Research Fortnight 3 Dec 2008

View from the Top

When will the STFC get it right?

Bob Cywinski

Criticising the Science and Technology Facilities Council has become something of a national pastime, deservedly so, and now a new storm is starting to break over the beleaguered behemoth. This row is particularly significant as it is brewing in the STFC's usually mild-mannered, loyal and generally well-served neutron-scattering community-and I write from first hand experience.

Our large and scientifically diverse community exploits STFC's excellent neutron facilities at the Institut Laue Langevin, in Grenoble, and ISIS at the Rutherford Appleton Laboratory to support studies that lead the world in the structure and dynamics of materials. More to the point, we would very much like to negotiate a UK role in the construction and use of Europe's next generation neutron facility, the European Spallation Source. Unfortunately, the STFC has seemed equally keen to discourage participation in the ESS, even to the point of misrepresenting to its own Council our views on participation in the project. Two weeks ago, at a public meeting, they promised to make amends, but we still don't know what's going on (see RF 19/11/08, p1).

The STFC's reluctance to entertain, let alone promote, participation in the construction of ESS is not a surprise. Although the STFC's forerunner, the Council for the Central Laboratory of the Research Councils, strongly championed ESS for a decade until 2002, there has been little, if any, meaningful dialogue on the project since.

In 2003, bowing to direct pressure from UK advocates of ESS, the then science minister, David Sainsbury, instigated an open and transparent ministerial review of UK neutron strategy. The review concluded that, alongside enhanced investment in ILL and ISIS, the UK would indeed require access to a next generation neutron facility within 15 years, and that the UK should take the initiative in European discussions on such a facility. It also concluded that plans for an upgrade to ISIS, from kilowatt to megawatt generating capacity, should be deferred until a decision had been made on ESS.

These conclusions were clearly not commensurate with either the CCLRC's, or the STFC's, corporate neutron strategy, as the review has been almost entirely ignored since its publication in late 2005.

One problem is that the STFC has its own, internally defined, agenda. It is a poorly kept secret that, despite the recommendations of the neutron review, the STFC continues to work on designs for potential MW upgrades to its own 240kW ISIS facility, in an effort to catch-up with the new MW class spallation sources in the US and Japan. How these upgrades might compare technically, scientifically or financially with the fully designed, green-field 5MW ESS is unclear, as there has been no open discussion of the STFC's plans.

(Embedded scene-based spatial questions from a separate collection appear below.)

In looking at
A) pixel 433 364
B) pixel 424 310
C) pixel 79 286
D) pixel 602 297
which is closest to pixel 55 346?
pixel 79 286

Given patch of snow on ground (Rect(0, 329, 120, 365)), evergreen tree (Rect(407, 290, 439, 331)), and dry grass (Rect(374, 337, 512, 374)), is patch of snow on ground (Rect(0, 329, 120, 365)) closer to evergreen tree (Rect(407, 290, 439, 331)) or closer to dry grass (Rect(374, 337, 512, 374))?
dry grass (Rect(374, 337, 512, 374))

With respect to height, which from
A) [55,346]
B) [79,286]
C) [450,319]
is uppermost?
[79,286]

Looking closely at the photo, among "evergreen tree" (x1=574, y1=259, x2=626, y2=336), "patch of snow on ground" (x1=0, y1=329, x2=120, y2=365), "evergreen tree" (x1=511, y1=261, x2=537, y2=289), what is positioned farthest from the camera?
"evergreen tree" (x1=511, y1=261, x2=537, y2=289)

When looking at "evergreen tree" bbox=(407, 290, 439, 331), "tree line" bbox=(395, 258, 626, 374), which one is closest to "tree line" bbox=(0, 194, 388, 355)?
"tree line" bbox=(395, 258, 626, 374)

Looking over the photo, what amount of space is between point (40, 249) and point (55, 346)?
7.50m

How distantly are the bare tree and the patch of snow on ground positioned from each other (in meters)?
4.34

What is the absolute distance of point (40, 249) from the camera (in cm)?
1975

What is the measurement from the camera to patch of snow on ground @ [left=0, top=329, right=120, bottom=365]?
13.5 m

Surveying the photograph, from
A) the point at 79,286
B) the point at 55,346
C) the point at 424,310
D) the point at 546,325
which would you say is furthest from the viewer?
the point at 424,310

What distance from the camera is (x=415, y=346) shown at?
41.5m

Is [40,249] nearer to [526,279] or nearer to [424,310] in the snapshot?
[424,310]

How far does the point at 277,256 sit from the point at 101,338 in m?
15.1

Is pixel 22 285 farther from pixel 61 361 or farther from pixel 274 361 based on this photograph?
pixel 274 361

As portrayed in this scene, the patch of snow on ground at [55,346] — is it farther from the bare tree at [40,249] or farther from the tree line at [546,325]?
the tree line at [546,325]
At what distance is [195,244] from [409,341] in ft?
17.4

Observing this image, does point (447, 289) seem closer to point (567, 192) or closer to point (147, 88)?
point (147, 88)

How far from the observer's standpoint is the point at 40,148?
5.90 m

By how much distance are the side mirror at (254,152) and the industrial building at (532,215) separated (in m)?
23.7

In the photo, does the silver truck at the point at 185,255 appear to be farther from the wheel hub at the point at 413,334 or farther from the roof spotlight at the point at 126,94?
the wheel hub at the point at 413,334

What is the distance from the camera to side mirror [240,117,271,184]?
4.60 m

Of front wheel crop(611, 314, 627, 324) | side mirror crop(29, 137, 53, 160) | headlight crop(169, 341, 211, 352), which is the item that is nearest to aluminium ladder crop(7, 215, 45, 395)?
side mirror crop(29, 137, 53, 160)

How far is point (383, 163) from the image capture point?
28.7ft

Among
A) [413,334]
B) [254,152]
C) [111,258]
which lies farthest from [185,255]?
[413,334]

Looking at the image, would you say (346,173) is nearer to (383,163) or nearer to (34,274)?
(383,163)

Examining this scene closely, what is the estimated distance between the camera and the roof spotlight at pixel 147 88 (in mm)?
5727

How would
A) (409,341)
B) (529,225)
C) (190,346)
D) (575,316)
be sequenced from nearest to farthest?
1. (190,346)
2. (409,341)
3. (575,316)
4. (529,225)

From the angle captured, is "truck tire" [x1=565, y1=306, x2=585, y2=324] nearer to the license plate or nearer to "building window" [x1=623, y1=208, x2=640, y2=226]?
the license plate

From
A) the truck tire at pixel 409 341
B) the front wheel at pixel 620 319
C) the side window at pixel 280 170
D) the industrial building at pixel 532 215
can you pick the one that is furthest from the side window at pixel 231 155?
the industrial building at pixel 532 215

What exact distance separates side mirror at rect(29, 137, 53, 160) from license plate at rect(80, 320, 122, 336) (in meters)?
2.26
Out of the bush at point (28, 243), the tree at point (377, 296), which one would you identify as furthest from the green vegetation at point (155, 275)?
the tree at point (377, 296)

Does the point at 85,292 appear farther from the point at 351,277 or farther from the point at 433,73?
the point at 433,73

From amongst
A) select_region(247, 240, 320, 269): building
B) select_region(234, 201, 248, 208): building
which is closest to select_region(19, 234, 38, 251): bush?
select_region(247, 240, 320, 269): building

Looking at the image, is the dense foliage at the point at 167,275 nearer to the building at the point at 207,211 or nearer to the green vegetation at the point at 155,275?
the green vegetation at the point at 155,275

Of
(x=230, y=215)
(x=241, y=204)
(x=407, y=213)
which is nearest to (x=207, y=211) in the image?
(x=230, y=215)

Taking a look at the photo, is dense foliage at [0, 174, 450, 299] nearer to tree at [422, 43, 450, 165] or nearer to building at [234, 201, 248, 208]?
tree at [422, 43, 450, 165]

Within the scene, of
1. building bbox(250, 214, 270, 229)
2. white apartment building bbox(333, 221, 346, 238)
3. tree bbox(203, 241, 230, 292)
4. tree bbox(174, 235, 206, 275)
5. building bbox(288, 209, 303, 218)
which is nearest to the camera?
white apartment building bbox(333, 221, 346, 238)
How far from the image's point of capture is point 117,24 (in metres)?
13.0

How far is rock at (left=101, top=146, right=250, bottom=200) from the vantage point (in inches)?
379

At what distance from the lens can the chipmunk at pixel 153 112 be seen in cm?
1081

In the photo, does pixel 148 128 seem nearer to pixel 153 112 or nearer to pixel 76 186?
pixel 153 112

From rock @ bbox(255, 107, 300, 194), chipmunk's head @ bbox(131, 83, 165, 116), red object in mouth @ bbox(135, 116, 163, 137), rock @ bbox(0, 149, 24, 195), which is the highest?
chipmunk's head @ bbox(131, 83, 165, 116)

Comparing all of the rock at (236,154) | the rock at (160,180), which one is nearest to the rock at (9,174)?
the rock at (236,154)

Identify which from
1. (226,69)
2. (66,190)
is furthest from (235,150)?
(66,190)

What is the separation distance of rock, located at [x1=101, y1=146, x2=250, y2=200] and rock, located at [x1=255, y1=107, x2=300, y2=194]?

However, what several neutron beam experts suspect is that these plans constitute a new facility on the ISIS site, rather than an upgrade. Such a development programme would take ISIS out of the European neutron beam pool for many years, just as the US and Japanese facilities are ramping up to full power and developing upgrades of their own.

A second problem is that the STFC is in an extremely privileged position. Not only is the council the only body that advises the government on large scale science facilities, it can spend large proportions of its budget on its own facilities and research programmes, thereby, in many cases, inextricably linking its strategic and operational roles. So, you might expect an open consultation with its researchers to be at the heart of the STFC's decision-making processes. Instead, the council appoints its own advisers using less than transparent processes.

The Haldane Principle, established 90 years ago, was intended to place decisions on science funding firmly in the hands of researchers and out of the reach of political and administrative interference. Indeed, autonomous research councils were established to ensure that this principle was fully enshrined in UK science policy. It seems to me, however, that the STFC is in danger of flouting that principle [see RF 21/5/08, p18].

The STFC's neutron hand is now being forced by three increasingly impatient European sites competing to host ESS, each supported financially and politically by their national government. This pressure, thankfully, caused the STFC to call the hurriedly convened consultation meeting with neutron users a fortnight ago in preparation for a spate of European discussions on ESS over the next few weeks. However, many participants at the meeting are still awaiting the STFC's publication of the definitive statement of support for ESS, ILL and ISIS that they had demanded, and the assurance that this statement will be taken to the STFC Council, to the science minister, and thence to Europe.

The STFC is the international face of British science, and international perception of British researchers is to a large extent defined by the way that the STFC conducts itself in international collaborations and negotiations. So, it is in all our interests that the council puts its house in order. If it does so, the UK neutron community has a chance of regaining its place at the helm of a world leading project intended to ensure that the centre of gravity of excellence in neutron research, and the science and technology it supports, remains within Europe.

Bob Cywinski, who specialises in condensed matter physics, is university research professor in the School of Applied Sciences at the University of Huddersfield.